Lo que era complicado en este libro era crear el vínculo entre ciencia y política, y no puedo decir que haya convencido a mucha gente. Si además se hace el vínculo entre la religión y las artes, es más difícil. Gente como Sloterdijk sería muy capaz de comprenderlo. Sin embargo, muchos intelectuales siguen en el siglo XX. Permanecen en un contexto, en un ideal revolucionario, de decepción. Están decepcionados con los humanos.
¿Cree que los humanos se dejarán ayudar?
Primero hay que ayudar a la Tierra. En el antropoceno ya no se puede hacer la distinción entre los humanos y la Tierra.
¿Y sus estudiantes están listos para la lucha?

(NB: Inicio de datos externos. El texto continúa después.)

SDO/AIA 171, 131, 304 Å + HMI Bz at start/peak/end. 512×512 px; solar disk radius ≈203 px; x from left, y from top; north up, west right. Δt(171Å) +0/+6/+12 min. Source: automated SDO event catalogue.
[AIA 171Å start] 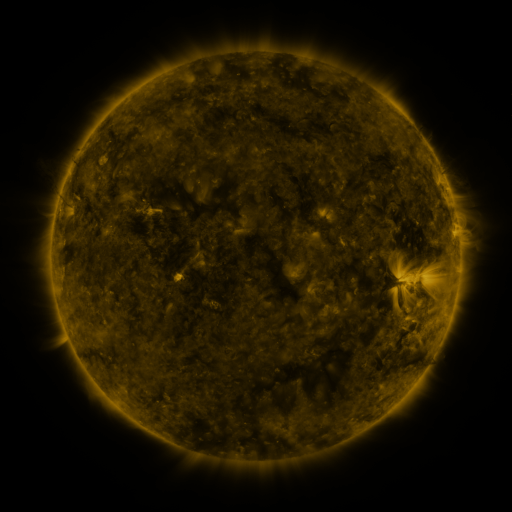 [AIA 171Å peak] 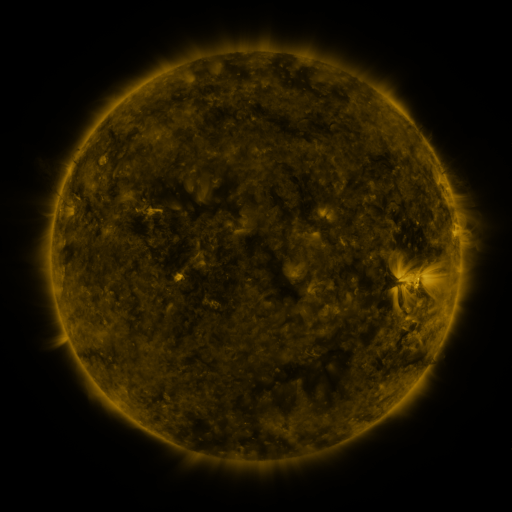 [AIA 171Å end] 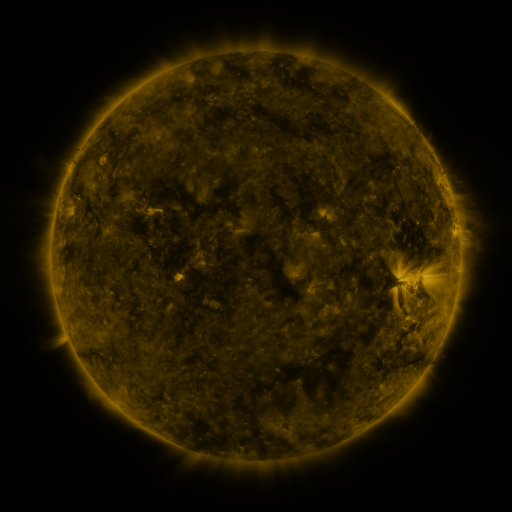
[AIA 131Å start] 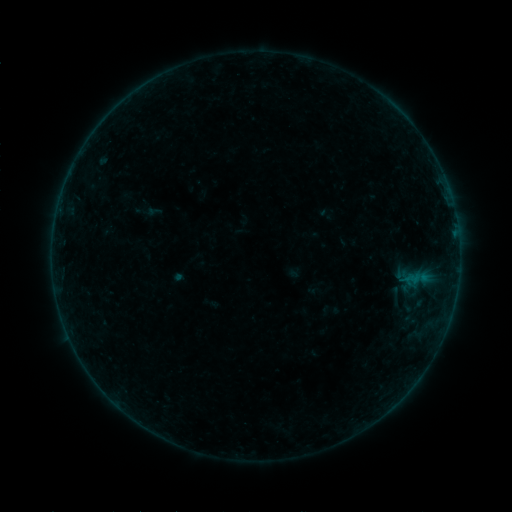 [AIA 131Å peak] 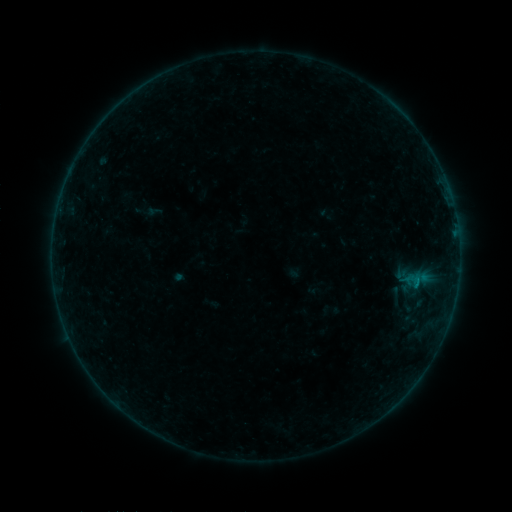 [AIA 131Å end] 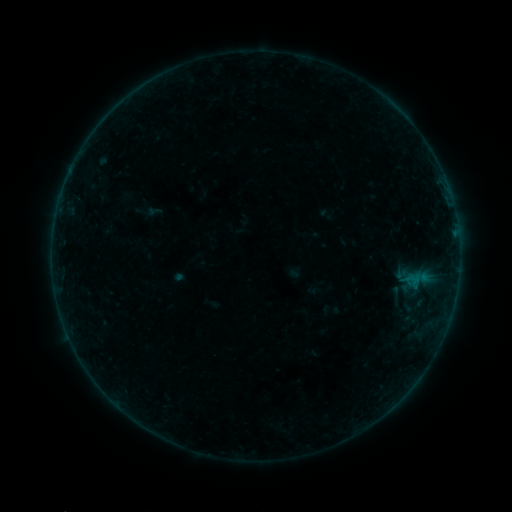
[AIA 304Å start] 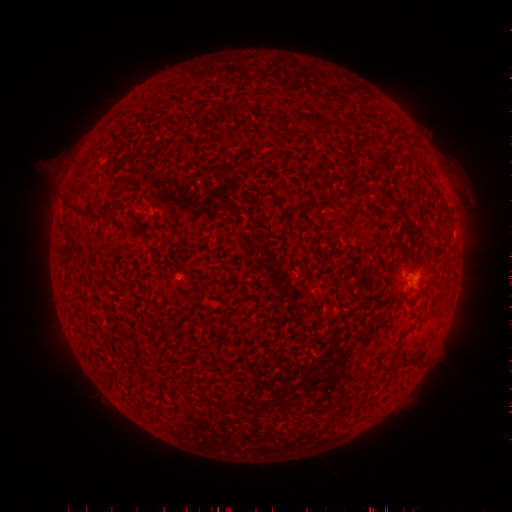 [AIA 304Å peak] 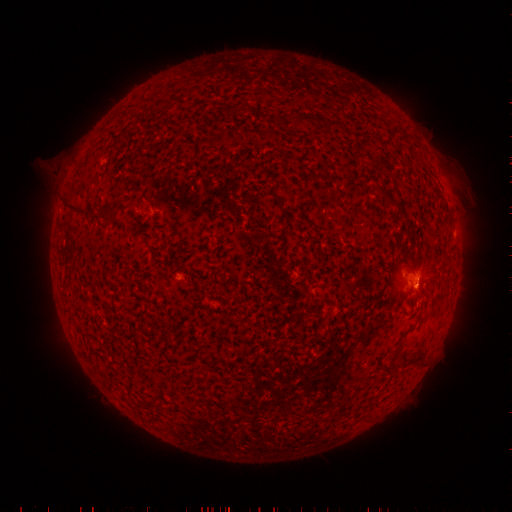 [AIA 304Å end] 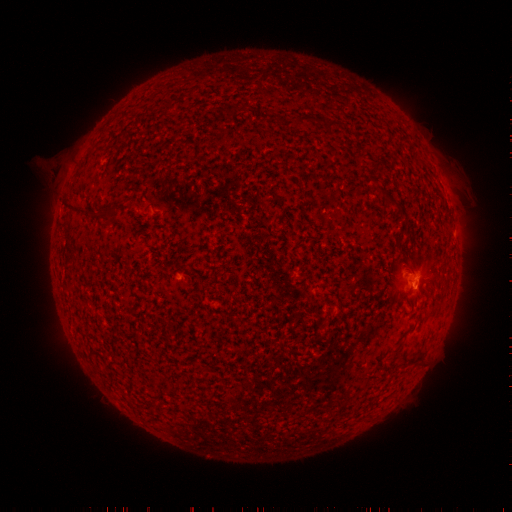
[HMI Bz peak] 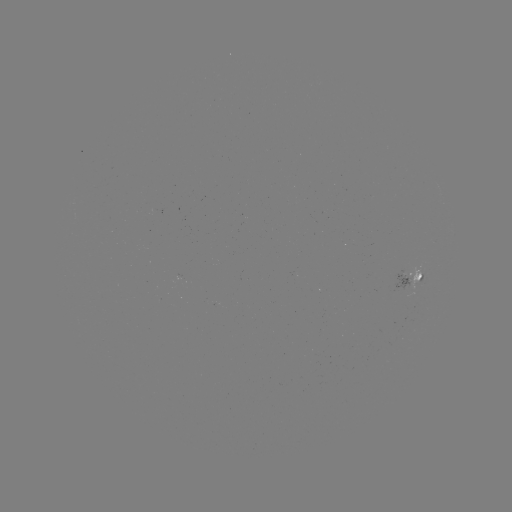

En mi escuela soy el único en dar clases sobre cuestiones donde no entra la política en el sentido clásico. Hay un curso o dos sobre cuestiones ecológicas. Es culpa mía, no he trabajado lo suficiente como para cambiar las cosas. Llevamos mucho retraso.
El antropólogo iconoclasta
Bruno Latour nació en la Borgoña, donde surgen los vinos más caros del planeta. Su padre era viticultor. De ahí sus peculiares análisis sobre el terruño y la tradición. Cursó Antropología y Sociología. Su formación es tan variopinta como los centros donde ha impartido clase, desde la Escuela de Minas de París hasta la London School of Economics y la cátedra de Historia de Harvard.
Escritor incansable, es autor de una treintena de libros de ensayo, todos los últimos editados por Harvard, por los que circulan la tierra, la sociedad, la guerra, la energía, la ciencia, la tecnología, la modernidad y los medios de comunicación.
Su último proyecto está conectado con el llamado medialab, un espacio donde desarrollar conexiones entre las tecnologías digitales, la sociología y los estudios científicos.